GUERNEVILLE, Calif. – Two communities in Northern California’s wine country were accessible only by boat Wednesday after a rain-swollen river overflowed its banks following a relentless downpour across an already waterlogged region.
The small city of Guerneville north of San Francisco “is officially an island,” with the overflowing Russian River forecast to hit its highest level in about 25 years, the Sonoma County Sheriff’s Office said in a statement.
“Nobody is coming or going from the Guerneville area at this time,” said sheriff’s Sgt. Spencer Crum. The nearby town of Monte Rio was also isolated by floodwaters and all roads leading to it were swamped.

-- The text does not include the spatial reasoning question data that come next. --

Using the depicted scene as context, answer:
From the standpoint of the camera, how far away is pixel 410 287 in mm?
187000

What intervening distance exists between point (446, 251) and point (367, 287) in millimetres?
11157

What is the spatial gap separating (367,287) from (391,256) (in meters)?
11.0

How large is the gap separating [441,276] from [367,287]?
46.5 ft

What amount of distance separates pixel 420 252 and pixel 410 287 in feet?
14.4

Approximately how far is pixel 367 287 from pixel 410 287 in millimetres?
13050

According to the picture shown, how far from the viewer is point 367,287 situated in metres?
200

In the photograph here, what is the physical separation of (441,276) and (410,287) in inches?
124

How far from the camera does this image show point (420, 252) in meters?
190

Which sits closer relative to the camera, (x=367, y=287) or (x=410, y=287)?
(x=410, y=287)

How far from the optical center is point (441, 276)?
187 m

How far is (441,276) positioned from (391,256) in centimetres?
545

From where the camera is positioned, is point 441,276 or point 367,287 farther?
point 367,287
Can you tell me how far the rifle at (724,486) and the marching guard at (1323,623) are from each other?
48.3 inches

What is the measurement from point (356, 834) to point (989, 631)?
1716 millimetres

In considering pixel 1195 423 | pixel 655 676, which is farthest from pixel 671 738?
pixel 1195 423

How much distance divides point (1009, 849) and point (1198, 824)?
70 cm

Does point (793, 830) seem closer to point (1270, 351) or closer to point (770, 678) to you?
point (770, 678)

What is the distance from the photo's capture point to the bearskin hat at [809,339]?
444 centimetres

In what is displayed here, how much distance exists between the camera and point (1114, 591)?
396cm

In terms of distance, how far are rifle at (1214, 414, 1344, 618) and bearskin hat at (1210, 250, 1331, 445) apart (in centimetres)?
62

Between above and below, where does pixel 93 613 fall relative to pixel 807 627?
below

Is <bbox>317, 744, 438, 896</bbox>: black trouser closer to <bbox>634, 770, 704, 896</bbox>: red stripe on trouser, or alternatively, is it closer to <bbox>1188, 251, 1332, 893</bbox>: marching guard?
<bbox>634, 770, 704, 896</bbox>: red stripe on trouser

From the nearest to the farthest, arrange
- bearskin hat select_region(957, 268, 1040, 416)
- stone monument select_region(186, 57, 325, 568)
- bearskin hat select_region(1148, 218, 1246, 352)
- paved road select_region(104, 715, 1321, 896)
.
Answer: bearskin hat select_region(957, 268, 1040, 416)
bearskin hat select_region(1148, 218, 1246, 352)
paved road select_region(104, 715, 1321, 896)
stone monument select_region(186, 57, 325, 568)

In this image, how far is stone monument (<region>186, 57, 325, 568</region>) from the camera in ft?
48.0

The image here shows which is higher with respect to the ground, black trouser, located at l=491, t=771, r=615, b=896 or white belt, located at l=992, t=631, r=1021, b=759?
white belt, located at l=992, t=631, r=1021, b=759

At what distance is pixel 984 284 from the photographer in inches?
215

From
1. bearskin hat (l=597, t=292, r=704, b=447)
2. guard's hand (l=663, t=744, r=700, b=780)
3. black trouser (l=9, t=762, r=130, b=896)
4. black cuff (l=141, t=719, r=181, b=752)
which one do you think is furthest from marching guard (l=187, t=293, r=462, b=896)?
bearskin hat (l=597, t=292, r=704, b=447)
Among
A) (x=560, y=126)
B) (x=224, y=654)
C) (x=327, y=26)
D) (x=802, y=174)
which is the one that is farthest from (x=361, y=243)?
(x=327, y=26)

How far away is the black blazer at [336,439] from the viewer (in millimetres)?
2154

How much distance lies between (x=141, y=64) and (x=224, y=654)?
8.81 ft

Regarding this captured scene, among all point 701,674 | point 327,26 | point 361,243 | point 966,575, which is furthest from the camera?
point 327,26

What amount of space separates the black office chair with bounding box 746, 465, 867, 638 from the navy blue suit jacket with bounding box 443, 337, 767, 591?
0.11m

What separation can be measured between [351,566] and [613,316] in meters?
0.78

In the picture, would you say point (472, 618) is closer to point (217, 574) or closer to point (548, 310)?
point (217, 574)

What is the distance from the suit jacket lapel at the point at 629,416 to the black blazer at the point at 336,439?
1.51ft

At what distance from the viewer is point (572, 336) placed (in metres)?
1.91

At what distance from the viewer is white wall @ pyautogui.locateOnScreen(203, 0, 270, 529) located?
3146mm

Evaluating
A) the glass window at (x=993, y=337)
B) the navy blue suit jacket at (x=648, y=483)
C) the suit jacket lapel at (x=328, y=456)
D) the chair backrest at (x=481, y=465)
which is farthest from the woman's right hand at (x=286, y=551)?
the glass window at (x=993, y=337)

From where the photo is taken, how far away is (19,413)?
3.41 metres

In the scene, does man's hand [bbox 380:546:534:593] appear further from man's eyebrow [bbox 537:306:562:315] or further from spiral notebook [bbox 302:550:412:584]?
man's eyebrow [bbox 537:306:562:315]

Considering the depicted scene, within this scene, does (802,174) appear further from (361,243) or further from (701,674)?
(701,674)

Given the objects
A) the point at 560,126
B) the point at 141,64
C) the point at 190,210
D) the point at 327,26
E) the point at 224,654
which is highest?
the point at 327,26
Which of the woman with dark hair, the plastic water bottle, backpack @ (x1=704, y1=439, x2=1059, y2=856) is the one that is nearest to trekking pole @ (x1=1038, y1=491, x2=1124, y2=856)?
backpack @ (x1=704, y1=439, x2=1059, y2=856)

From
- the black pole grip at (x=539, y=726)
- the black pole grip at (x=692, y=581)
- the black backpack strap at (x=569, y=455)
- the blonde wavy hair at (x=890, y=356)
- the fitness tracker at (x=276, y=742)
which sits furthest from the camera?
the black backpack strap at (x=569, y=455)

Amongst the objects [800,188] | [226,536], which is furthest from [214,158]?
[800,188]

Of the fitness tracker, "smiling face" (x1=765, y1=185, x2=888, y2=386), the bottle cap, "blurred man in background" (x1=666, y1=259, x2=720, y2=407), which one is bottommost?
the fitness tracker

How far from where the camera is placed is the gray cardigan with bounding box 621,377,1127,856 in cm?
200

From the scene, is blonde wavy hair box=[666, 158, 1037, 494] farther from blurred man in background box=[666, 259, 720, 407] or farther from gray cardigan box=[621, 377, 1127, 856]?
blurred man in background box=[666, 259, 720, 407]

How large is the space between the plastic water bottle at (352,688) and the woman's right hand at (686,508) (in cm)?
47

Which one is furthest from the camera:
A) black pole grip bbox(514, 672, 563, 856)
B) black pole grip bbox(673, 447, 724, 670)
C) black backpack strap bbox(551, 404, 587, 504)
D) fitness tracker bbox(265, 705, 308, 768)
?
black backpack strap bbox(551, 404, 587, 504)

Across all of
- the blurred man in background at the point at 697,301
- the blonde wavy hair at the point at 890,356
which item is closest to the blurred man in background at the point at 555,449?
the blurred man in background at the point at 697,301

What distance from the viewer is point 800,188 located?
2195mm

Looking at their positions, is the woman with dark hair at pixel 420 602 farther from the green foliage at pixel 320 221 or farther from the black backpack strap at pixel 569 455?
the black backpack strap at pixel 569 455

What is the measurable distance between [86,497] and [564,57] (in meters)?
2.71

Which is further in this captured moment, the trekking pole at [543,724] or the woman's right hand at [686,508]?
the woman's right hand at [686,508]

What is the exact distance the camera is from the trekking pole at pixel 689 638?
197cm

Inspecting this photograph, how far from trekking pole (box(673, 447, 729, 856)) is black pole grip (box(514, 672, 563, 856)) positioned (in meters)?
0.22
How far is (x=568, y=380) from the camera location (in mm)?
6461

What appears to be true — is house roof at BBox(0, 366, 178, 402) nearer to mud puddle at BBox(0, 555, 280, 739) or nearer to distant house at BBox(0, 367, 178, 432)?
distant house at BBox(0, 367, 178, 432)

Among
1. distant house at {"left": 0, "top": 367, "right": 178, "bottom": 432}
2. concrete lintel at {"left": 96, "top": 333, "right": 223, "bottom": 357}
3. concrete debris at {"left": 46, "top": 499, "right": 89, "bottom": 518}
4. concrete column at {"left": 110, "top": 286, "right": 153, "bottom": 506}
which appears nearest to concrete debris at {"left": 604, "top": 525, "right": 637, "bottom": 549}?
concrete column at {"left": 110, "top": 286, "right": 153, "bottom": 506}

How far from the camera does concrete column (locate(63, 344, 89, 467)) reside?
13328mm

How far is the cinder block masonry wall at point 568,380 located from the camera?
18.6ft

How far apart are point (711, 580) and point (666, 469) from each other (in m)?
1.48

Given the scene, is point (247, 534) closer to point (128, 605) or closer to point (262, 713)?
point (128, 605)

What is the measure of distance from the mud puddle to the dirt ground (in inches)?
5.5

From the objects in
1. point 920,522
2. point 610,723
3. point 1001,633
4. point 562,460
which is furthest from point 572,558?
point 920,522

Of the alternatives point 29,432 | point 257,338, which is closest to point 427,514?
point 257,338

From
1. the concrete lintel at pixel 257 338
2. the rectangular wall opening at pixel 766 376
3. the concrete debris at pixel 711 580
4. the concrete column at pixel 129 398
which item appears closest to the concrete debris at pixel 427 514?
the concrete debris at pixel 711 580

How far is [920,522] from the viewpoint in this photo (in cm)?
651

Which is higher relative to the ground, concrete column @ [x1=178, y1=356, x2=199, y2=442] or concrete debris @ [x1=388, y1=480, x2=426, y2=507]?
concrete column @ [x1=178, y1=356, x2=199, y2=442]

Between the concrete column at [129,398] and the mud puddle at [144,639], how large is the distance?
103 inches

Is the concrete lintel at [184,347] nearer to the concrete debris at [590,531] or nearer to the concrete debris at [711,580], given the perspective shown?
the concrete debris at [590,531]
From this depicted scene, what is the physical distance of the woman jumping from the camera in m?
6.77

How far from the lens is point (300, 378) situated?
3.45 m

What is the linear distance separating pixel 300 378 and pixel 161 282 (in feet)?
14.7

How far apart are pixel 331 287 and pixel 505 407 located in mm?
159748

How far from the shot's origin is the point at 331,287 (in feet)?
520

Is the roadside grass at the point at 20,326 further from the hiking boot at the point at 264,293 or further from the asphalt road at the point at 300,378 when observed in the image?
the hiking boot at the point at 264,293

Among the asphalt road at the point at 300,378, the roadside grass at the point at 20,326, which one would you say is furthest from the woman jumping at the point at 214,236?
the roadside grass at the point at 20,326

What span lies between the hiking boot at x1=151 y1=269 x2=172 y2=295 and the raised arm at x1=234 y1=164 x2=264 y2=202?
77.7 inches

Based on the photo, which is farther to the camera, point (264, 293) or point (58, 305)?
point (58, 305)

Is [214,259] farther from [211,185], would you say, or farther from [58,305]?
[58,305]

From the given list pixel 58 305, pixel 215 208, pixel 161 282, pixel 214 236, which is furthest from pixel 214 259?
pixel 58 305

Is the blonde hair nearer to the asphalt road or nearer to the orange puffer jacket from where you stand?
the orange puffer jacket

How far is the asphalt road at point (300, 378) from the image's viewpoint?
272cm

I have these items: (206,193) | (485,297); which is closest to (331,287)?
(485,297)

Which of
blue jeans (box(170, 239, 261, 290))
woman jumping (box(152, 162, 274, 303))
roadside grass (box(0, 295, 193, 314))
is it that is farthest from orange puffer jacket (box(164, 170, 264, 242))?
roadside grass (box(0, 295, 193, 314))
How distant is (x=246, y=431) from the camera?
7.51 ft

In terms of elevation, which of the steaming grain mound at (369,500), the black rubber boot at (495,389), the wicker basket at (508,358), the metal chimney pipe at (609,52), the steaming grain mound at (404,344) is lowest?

The still rising Russian River was engorged by days of rain from western U.S. storms that have also dumped heavy snow in the Sierra Nevada, throughout the Pacific Northwest and into Montana, where Gov. Steve Bullock signed an emergency order to help keep up the supply of heating fuel amid frigid temperatures.
Snow from the storms closed roads and schools and toppled trucks and trees from Oregon to Montana and an avalanche in the Sierra prompted Amtrak to suspend rail service between Sacramento and Reno, Nevada.
The Russian River topped 42 feet Wednesday afternoon, when television helicopter footage showed homes underwater and cars submerged. It could crest at more than 46 feet by Wednesday night, officials said. About 4,000 residents in two dozen river communities were ordered to evacuate Tuesday evening but officials estimate only about half heeded the orders, Crum said.
Jeff Bridges, co-owner of the R3 Hotel in Guerneville, said he and others who stayed behind were well prepared to ride out the storm. He and employees spent most of the night moving computers, business records and furniture to second-floor room. Reached by telephone, Bridges said there was about 7 feet of water at his two-story home in Guerneville Wednesday but was not worried.
“As long as everybody is safe, dry and warm, it’s all fine. You just ride it out,” said Bridges, noting that this flood was the fourth he’s experienced in 33 years.
He added: “People in Florida have hurricanes, people in Maine have blizzards; we have floods,” he said. “It’s the price we have to pay to live in paradise.”
Several areas in California set record-high rainfall totals, including nearby Santa Rosa, which had nearly 8 inches of rain in one day. The often-waterlogged Venado weather station 5 miles from Guerneville recorded more than 20 inches of rain in 48 hours.
In the Sierra Nevada, which has already seen a month of heavy snow, two Amtrak trains together carrying nearly 300 passengers stopped and reversed directions because of an avalanche that closed railroad tracks. Service on Amtrak’s California Zephyr between Reno and Sacramento, California, has been suspended until weather conditions improve, Amtrak spokeswoman Kimberly Woods said.
California officials were also concerned about potential mudslides in saturated wine country hillsides and in areas scarred by wildfires in 2017.
A mudslide Tuesday near Monte Rio trapped a man and a woman before they were rescued, messy but unharmed.
“I fell into the mud when the tree fell over the top of me. It happened so fast you don’t even know,” Kear Koch told KGO-TV.
Elsewhere in the area, several people had to be rescued from cars stranded while motorists tried to drive through flooded roads. Nina Sheehan, who is visiting from North Carolina, had to abandon her rental SUV after it got stuck in a flooded hotel parking lot.
“We made a decision to take the rental car through the waist-high water and we got two thirds of the way and then the car stalled,” she said. “Do not try to go through any water over a foot high because you never know what you’re going to find.”
Firefighters in Monte Rio worked through the night pulling people out of cars stuck in flooded roadways and getting people out of their homes as water approached, Fire Chief Steve Baxman told the Press-Democrat newspaper of Santa Rosa.
“We took 17 people out of cars and houses during the night. Too many people are driving into water,” he said.
Other waterways, including the Napa River, also were expected to overflow their banks as an ocean-spanning plume of moisture continued tracking through the West.